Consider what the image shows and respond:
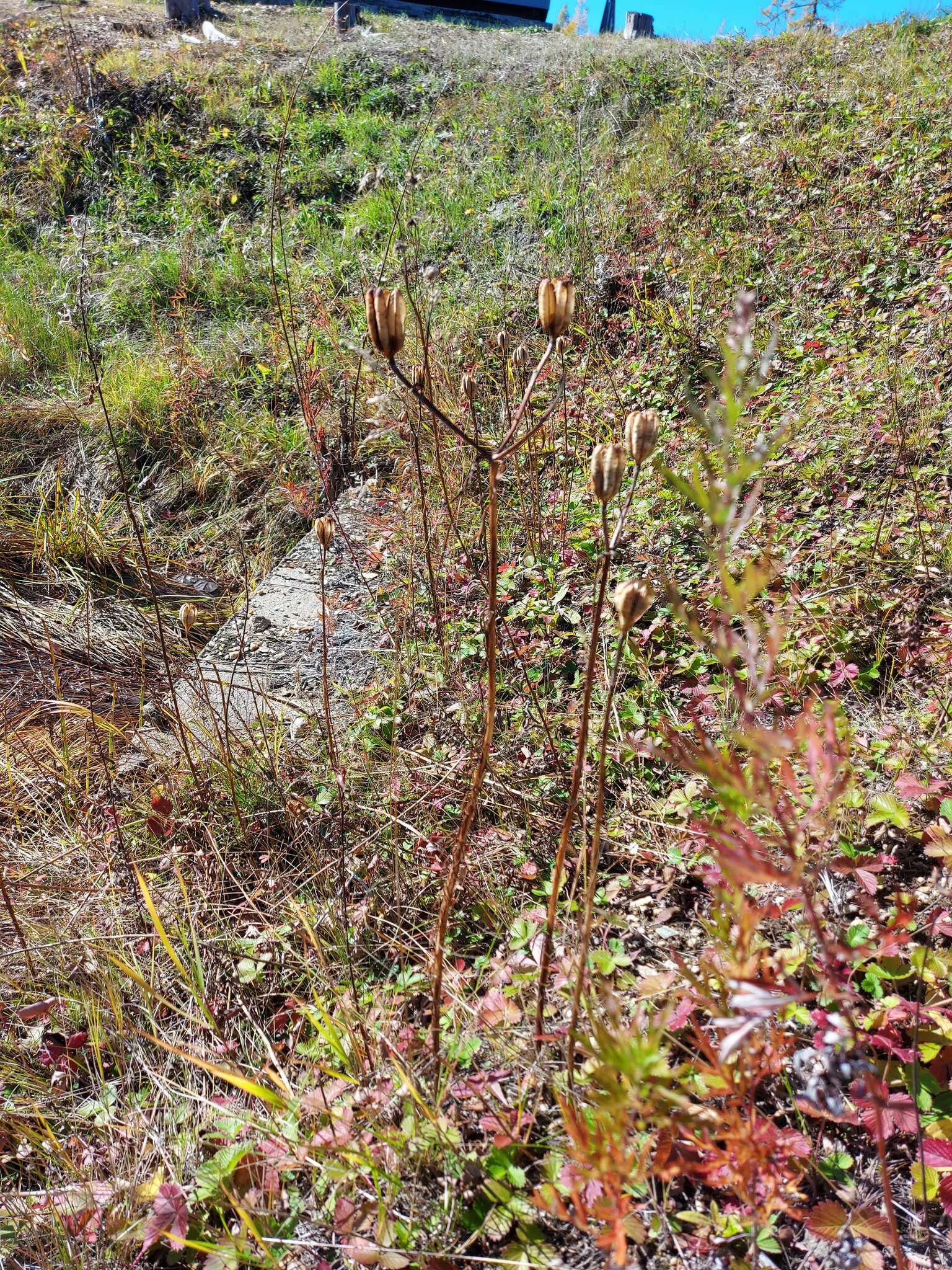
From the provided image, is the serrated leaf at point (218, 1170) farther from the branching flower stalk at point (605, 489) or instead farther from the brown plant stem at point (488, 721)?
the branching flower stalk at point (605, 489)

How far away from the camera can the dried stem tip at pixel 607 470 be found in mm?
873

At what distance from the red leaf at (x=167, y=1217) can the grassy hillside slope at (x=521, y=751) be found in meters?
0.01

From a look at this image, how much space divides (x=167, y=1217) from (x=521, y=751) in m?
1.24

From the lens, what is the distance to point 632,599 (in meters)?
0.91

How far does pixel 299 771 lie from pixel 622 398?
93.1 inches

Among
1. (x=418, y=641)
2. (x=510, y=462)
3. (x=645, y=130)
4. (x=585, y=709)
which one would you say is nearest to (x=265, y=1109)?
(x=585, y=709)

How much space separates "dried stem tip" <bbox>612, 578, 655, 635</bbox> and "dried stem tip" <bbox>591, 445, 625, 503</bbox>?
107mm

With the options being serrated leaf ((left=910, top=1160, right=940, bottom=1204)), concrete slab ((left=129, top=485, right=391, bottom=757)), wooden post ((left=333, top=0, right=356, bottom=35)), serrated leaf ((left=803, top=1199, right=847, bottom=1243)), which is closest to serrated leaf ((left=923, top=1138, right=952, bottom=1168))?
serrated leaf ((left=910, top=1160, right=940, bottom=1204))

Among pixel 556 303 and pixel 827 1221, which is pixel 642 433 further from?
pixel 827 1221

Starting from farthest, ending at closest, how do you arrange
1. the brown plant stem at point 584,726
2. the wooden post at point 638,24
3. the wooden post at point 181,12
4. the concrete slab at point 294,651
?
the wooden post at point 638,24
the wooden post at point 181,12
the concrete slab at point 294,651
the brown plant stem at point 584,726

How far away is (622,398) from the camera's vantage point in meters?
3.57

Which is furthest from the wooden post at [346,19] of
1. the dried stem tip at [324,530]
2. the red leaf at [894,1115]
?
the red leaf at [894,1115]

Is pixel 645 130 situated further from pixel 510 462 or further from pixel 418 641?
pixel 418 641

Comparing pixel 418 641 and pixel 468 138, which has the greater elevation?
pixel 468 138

SET TASK: Rewrite all of the lines above, substituting "withered stem tip" for every occurrence of "dried stem tip" and keeping everything else the same. Leave the pictures out of your answer.

REPLY:
Consider what the image shows and respond:
From the provided image, is the serrated leaf at point (218, 1170) farther from the branching flower stalk at point (605, 489) or instead farther from the brown plant stem at point (488, 721)?
the branching flower stalk at point (605, 489)

How far away from the camera can the withered stem tip at pixel 607 470 be found in mm?
873

At what distance from the red leaf at (x=167, y=1217) can the grassy hillside slope at (x=521, y=751) be found in meters?
0.01

From a look at this image, how much space divides (x=167, y=1217) from (x=521, y=751) in m?
1.24

From the lens, what is the distance to point 632,599 (in meters)?
0.91

How far does pixel 299 771 lie from pixel 622 398?
93.1 inches

Among
1. (x=418, y=641)
2. (x=510, y=462)
3. (x=645, y=130)
4. (x=585, y=709)
which one would you say is nearest to (x=265, y=1109)?
(x=585, y=709)

How much space separates "withered stem tip" <bbox>612, 578, 655, 635</bbox> and "withered stem tip" <bbox>591, 445, 625, 503</bbox>?
107mm

With the options being serrated leaf ((left=910, top=1160, right=940, bottom=1204)), concrete slab ((left=129, top=485, right=391, bottom=757)), wooden post ((left=333, top=0, right=356, bottom=35)), serrated leaf ((left=803, top=1199, right=847, bottom=1243)), which is closest to serrated leaf ((left=923, top=1138, right=952, bottom=1168))?
serrated leaf ((left=910, top=1160, right=940, bottom=1204))

Among pixel 556 303 and pixel 827 1221, which is pixel 642 433 further from?
pixel 827 1221

Starting from farthest, ending at closest, how do you arrange
1. the brown plant stem at point 584,726
2. the wooden post at point 638,24
3. the wooden post at point 181,12
4. the concrete slab at point 294,651
?
the wooden post at point 638,24
the wooden post at point 181,12
the concrete slab at point 294,651
the brown plant stem at point 584,726

How far away is (622,398) from the camera's vantage point in meters?
3.57

Which is furthest from the wooden post at [346,19] of
1. the withered stem tip at [324,530]
2. the red leaf at [894,1115]
?
the red leaf at [894,1115]

Is pixel 645 130 situated further from pixel 510 462 or further from pixel 418 641?
pixel 418 641

Comparing pixel 418 641 and pixel 468 138, which has the greater elevation?
pixel 468 138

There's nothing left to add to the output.